La discusión entre las reinas de España cuando la abuela iba a hacerse una foto con sus nietas

El pasado Domingo de Pascua, como viene marcando la tradición en Casa Real, los reyes de España, Felipe VI (50 años) y la Reina Letizia (45), acudían a la Misa de Resurrección que tiene lugar cada año en la catedral de Palma de Mallorca. Allí se encontraban con los monarcas eméritos, la Reina Sofía (79) y, sorprendentemente, con Juan Carlos I (80), cuando todo hacía indicar que el emérito no acudiría debido a su viaje privado a Arabia Saudí. Sin embargo, se reencontraba gran parte de la familia y posaba sonriente ante los medios de comunicación. Pese a este marco de reencuentro y felicidad, a la salida de la catedral se produjo un gesto indiscreto y natural por parte de Letizia que demostraría que no todo es armonía en Casa Real.

 

Tras el término de la misa, la familia se disponía a abandonar la catedral cuando la abuela Sofía quiso tomarse una inocente foto con sus nietas, Leonor (12) y Sofía (10). Un deseo, en apariencia, nada extraordinario si no fuera porque en el momento de la foto Letizia se interpone sutilmente y, con una sonrisa un tanto forzada en el rostro, entorpece la foto y coloca el cabello de su pequeña Leonor detrás de la oreja. En ese momento, su suegra, un tanto exasperada y en un acto espontáneo, intenta apartar a su nuera de la imagen para que la instantánea finalmente se tome.

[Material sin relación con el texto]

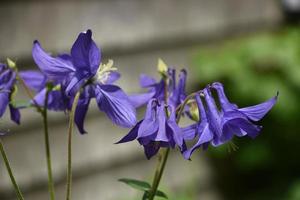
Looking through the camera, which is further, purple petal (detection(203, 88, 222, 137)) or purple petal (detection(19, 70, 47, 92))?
purple petal (detection(19, 70, 47, 92))

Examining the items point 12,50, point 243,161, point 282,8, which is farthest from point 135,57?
point 282,8

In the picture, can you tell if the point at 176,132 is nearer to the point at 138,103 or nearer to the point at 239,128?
the point at 239,128

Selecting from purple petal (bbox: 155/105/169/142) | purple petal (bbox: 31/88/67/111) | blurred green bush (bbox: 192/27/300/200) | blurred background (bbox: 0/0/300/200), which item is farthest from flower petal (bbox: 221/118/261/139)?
blurred green bush (bbox: 192/27/300/200)

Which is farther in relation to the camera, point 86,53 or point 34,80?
point 34,80

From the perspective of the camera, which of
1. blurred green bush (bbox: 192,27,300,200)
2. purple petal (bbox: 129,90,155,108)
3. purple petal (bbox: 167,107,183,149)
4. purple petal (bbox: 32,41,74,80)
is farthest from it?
blurred green bush (bbox: 192,27,300,200)

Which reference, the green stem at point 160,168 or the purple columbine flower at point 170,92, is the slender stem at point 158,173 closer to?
the green stem at point 160,168

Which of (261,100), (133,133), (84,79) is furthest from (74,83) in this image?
(261,100)

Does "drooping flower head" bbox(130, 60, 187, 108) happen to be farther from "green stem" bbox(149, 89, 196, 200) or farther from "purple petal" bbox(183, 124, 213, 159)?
"purple petal" bbox(183, 124, 213, 159)
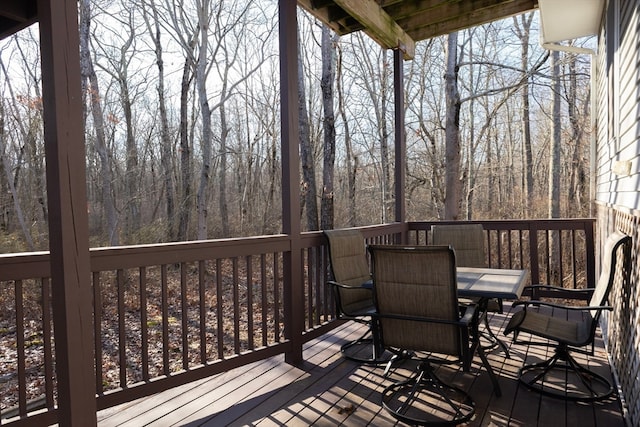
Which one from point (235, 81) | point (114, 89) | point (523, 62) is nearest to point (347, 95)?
point (235, 81)

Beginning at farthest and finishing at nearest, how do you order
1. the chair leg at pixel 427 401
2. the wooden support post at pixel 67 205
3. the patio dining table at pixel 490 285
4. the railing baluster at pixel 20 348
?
the patio dining table at pixel 490 285, the chair leg at pixel 427 401, the railing baluster at pixel 20 348, the wooden support post at pixel 67 205

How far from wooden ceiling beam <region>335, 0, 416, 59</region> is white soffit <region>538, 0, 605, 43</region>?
1.51 metres

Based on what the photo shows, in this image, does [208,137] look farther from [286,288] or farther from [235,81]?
[286,288]

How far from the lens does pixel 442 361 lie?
8.24 ft

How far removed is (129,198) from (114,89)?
348 centimetres

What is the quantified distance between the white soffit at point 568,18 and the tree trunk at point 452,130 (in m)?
3.39

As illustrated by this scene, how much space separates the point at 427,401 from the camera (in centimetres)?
272

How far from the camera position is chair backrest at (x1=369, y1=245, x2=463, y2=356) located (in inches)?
95.3

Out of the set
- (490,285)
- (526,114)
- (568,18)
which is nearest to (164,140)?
(526,114)

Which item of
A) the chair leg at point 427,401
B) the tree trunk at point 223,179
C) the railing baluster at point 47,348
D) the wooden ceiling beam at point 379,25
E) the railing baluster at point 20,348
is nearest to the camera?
the railing baluster at point 20,348

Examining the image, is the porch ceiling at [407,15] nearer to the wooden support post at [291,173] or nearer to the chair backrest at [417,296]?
the wooden support post at [291,173]

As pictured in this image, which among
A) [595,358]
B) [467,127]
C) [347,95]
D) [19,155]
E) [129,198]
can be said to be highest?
[347,95]

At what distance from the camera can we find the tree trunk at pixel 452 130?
8.95 metres

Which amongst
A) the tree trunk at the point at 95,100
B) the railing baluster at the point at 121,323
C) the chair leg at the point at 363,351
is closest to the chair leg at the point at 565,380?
the chair leg at the point at 363,351
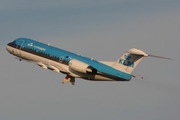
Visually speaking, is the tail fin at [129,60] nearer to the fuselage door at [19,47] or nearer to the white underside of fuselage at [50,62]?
the white underside of fuselage at [50,62]

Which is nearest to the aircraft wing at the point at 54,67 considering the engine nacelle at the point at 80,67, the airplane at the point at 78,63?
the airplane at the point at 78,63

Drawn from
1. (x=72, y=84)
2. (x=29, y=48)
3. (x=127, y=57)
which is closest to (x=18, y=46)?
(x=29, y=48)

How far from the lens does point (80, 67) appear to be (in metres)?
109

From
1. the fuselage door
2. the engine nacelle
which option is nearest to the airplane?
the engine nacelle

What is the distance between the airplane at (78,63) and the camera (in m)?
108

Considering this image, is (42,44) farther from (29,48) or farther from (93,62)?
(93,62)

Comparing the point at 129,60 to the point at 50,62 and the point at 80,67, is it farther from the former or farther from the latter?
the point at 50,62

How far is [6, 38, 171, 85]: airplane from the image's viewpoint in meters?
108

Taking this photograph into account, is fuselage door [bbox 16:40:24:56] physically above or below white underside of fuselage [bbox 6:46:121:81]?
above

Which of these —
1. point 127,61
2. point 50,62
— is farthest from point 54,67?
point 127,61

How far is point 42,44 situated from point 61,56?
5487 mm

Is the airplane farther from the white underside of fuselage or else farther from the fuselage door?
the fuselage door

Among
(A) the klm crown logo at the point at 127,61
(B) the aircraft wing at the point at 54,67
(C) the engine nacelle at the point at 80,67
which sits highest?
(A) the klm crown logo at the point at 127,61

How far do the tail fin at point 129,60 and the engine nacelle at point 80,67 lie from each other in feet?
10.6
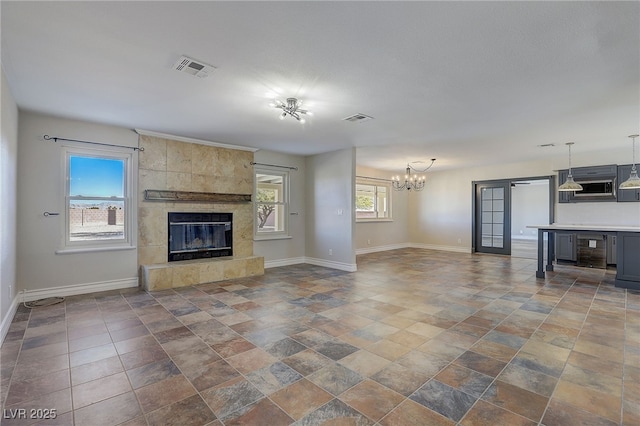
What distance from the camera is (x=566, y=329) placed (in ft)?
10.3

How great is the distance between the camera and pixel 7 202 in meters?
3.30

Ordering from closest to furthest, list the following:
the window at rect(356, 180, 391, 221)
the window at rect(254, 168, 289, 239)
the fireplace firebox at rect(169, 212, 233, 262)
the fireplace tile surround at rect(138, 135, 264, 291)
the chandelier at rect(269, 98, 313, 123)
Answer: the chandelier at rect(269, 98, 313, 123) → the fireplace tile surround at rect(138, 135, 264, 291) → the fireplace firebox at rect(169, 212, 233, 262) → the window at rect(254, 168, 289, 239) → the window at rect(356, 180, 391, 221)

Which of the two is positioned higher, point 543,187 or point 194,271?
point 543,187

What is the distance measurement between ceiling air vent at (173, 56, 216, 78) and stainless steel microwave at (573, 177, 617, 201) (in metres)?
8.11

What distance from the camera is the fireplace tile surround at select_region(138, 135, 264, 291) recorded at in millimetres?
5000

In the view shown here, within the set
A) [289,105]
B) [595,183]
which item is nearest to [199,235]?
[289,105]

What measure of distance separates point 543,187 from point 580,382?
1239 cm

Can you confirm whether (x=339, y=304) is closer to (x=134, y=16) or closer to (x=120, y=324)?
(x=120, y=324)

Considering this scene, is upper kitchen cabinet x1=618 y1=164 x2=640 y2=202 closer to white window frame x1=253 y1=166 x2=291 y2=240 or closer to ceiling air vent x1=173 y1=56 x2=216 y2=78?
white window frame x1=253 y1=166 x2=291 y2=240

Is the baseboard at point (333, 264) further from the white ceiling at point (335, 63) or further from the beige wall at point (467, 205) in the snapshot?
the beige wall at point (467, 205)

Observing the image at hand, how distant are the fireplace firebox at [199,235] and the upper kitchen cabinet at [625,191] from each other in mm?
8213

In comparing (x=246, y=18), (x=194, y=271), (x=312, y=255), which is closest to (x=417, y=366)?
(x=246, y=18)

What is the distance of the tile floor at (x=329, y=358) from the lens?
73.4 inches

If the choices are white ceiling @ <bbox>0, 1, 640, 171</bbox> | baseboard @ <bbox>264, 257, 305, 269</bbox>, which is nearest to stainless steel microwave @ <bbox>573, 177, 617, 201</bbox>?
white ceiling @ <bbox>0, 1, 640, 171</bbox>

Mientras este momento sucedía, las pequeñas sonreían tímidamente y Felipe VI asistía a este incómodo suceso intentando mediar entre las partes sujetando por los hombros a su mujer y hablando con su madre. Alejado de este rifirrafe real, Juan Carlos se mostraba impertérrito con la escena mientras se apoyaba en su cayado.